::: Extrait du document :::
Il y a eu un article la semaine dernière qui explique le deal de Bell Media avec Shaw, Vidéotron et bientôt Rogers.


Vertical Integration fallout: Independent BDUs refusing to sign Bell deal

December 08, 2011 By Greg O’Brien

OTTAWA – A number of Canada’s independent cable operators have balked at signing a new omnibus carriage agreement for the up-to 30 specialty channels owned by Bell Media and instead are demanding the CRTC step in and decide who’s right.

According to sources with direct knowledge of the agreement and the ongoing battle, both Cogeco Cable and the Canadian Cable Systems Alliance have been through a few rounds of official CRTC staff mediation, which hasn’t yielded much in the way of results. It now looks like the disputes are headed towards binding, final offer arbitration in front of a CRTC commissioner in the new year, although nothing has yet been set.

Other carriers also known to be objecting to the Bell Media carriage agreement include EastLink, Telus and MTS. While Videotron and Shaw Communications have both put pen to paper and signed the Bell affiliate agreement, announcing it publicly, Rogers Communications has yet to make an announcement and it’s not clear at this time whether or not the company has signed.

Cogeco and the CCSA (which represents about 100 independent carriers) are farthest along in their formal complaints which were initially filed with the Commission in August, prior to the new vertical integration policy announcement.

According to a source who has seen the proposed agreement, the independent, non-vertically integrated BDUs are not objecting to the wholesale rates Bell is demanding for its specialties, but to the packaging and penetration demands. “It says we have to agree to the status quo for the next five years,” said the source who asked not to be named since non-disclosure agreements have been signed by all parties involved.

“Five years is an awful long time in this world. You don’t want to be locked into those packaging deals for that long... and the minimum penetration requirements in it means you can’t move channels around.”

The independent BDUs feel that Bell Media is not abiding by the Code of Conduct set out by the Commission in the Vertical Integration policy decision in September. That code says, among other things, that a programmer should not in its agreements demand “minimum penetration or revenue levels that force distribution of a service on the basic tier or in a package that is inconsistent with the service’s theme or price point;” nor refuse “to make programming services available on a stand-alone basis.”
::: Données présentées :::
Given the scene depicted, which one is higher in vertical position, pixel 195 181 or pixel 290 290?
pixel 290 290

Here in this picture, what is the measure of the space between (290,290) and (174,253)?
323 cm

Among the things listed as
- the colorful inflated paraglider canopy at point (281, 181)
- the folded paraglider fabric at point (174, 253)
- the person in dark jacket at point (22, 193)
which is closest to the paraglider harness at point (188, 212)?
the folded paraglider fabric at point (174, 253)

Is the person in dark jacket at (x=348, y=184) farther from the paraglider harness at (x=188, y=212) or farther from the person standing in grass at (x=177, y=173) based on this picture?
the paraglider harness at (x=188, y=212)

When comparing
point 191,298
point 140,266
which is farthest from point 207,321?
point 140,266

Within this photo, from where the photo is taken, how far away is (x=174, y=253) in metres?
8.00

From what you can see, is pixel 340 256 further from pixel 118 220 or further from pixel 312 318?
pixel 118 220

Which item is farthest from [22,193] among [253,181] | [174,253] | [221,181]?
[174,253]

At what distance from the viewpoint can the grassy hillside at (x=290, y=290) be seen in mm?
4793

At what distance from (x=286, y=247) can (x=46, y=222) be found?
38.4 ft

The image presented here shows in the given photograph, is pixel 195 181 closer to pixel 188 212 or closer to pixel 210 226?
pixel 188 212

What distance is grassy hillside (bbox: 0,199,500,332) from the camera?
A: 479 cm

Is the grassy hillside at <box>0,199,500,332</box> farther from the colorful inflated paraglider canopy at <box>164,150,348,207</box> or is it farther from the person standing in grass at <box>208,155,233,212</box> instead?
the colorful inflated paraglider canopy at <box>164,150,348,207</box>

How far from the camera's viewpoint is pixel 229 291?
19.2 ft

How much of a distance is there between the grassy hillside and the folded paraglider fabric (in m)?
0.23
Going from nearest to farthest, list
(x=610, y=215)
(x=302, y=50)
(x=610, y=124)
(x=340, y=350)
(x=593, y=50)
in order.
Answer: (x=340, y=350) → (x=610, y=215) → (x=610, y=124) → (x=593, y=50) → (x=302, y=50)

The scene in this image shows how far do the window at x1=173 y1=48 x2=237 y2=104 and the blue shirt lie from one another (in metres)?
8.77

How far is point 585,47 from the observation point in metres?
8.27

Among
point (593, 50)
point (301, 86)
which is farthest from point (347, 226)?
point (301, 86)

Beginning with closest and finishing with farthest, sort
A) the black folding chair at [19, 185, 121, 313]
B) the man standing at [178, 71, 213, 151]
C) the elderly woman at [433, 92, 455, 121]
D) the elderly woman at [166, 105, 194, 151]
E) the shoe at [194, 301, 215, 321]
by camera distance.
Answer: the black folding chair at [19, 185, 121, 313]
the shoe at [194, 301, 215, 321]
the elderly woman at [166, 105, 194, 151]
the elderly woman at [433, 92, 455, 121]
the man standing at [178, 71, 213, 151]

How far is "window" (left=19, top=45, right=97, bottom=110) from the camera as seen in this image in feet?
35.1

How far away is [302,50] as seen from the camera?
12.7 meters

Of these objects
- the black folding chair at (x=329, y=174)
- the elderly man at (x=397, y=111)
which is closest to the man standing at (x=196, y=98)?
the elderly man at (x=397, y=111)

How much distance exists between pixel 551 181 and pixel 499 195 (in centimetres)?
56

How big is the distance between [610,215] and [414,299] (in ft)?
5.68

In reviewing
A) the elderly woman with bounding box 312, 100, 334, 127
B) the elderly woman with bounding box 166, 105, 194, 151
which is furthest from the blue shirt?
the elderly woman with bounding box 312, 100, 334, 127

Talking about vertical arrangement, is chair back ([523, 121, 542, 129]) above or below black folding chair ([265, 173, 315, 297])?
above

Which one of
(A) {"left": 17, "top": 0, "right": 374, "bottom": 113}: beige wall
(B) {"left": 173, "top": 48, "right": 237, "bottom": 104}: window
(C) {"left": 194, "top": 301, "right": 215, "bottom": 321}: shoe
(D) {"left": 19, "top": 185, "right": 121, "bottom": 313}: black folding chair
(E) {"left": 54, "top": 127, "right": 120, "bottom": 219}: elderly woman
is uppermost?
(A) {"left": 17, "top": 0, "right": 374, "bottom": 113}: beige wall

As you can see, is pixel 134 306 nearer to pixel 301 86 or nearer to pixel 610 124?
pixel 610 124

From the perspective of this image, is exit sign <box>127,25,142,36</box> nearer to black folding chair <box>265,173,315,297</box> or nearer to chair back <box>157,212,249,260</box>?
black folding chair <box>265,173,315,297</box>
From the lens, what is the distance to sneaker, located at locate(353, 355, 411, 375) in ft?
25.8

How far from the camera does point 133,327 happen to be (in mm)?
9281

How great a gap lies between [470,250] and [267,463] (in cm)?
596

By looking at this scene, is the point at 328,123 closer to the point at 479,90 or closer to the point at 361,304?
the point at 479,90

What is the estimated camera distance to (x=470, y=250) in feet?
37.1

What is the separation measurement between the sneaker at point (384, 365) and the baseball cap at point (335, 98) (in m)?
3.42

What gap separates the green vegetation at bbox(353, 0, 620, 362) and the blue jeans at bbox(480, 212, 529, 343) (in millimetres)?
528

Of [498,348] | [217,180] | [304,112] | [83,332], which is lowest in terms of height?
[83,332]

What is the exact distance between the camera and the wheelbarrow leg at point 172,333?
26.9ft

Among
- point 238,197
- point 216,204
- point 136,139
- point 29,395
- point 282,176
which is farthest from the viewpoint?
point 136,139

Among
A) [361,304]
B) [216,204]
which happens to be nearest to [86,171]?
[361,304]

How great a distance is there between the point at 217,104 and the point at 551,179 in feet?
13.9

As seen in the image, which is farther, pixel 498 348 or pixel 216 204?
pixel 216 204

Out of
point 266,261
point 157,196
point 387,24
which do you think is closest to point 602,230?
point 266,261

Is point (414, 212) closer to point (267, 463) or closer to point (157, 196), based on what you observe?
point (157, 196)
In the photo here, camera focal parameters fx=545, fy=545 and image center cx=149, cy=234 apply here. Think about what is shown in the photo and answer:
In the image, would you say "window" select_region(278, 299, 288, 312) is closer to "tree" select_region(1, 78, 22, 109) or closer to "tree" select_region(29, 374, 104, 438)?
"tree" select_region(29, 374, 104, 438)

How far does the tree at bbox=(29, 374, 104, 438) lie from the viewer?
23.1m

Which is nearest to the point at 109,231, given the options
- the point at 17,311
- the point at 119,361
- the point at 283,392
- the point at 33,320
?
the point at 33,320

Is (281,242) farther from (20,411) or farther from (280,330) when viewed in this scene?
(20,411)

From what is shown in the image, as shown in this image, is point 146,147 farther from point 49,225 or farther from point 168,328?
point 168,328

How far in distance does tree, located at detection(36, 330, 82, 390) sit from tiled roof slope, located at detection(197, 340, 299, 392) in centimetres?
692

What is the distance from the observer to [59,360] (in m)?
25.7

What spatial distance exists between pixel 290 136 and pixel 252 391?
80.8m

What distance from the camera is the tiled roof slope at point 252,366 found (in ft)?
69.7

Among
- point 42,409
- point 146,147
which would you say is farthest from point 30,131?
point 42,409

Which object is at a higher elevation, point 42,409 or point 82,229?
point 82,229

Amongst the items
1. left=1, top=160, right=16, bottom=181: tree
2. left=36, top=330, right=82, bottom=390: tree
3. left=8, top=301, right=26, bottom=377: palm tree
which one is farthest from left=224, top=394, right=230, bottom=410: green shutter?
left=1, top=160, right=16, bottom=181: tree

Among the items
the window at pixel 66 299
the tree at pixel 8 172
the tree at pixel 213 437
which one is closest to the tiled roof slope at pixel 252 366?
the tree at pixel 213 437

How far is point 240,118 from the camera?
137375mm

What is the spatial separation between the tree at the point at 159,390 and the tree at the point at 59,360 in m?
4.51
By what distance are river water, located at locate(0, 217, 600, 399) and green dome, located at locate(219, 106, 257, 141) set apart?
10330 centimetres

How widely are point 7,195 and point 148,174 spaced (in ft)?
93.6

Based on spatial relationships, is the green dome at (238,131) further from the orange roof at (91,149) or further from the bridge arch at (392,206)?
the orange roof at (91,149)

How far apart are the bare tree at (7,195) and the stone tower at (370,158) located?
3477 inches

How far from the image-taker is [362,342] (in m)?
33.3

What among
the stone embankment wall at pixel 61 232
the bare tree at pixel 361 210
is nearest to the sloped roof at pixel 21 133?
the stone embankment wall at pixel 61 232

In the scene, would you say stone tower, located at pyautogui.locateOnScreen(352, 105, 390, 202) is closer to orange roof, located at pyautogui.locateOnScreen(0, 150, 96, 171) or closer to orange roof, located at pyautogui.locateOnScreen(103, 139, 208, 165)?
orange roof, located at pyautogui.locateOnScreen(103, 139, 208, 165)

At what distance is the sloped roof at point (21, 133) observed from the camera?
:::
# Énoncé écrit 1
Répondez à ces questions d'après l'article sur l'accord de distribution de Bell Media :
(a) Environ combien de distributeurs indépendants la CCSA représente-t-elle ?
(b) Selon la source anonyme, pendant combien d'années l'accord proposé imposerait-il le statu quo ?
(c) En quel mois Cogeco et la CCSA ont-elles d'abord déposé leurs plaintes auprès du CRTC ?
# Énoncé écrit 2
Poursuivez en anglais l'article sur le différend entre Bell Media et les câblodistributeurs indépendants, à la suite de sa dernière phrase.

# Résultat 1
(a) Environ 100 distributeurs indépendants.
(b) Cinq ans.
(c) En août.

# Résultat 2
Besides, as part of the vertical integration decision, the Commission also asked the carriers for proposals which will provide consumers with more choice or more flexibility in how they pick the TV channels they want to pay for. “So Bell is saying all existing packages for existing services have to continue while at the same time, the Commission is demanding more packaging flexibility to provide consumer choice,” he added. “We’d be screwed if we signed these deals and then can’t provide any flexibility at all.

“On the rates, we think we’ll probably have to bite the bullet on things like TSN. Sports has gone up in price and everybody knows that.”

Given that Bell Media has switched some popular programming to RDS2 (hockey) and also owns the rights to the Winnipeg Jets broadcasts in Manitoba, Videotron and Shaw were most likely getting pressure from its customers to add these new channels, “so it’s no surprise they signed,” said the source.

The CRTC declined all comment on the matter when contacted about this by Cartt.ca on Monday, but CRTC chairman Konrad von Finckenstein let the industry know what he is thinking about the Code of Conduct when he said to Cartt.ca last week: “It is there in order to regulate the behaviour between BDUs and small independent (broadcasters), or the behaviour between large programmers and small BDUs, whichever way it goes. There is a clear set of expectations. Abide by it. You do it at your own risk if you don’t.”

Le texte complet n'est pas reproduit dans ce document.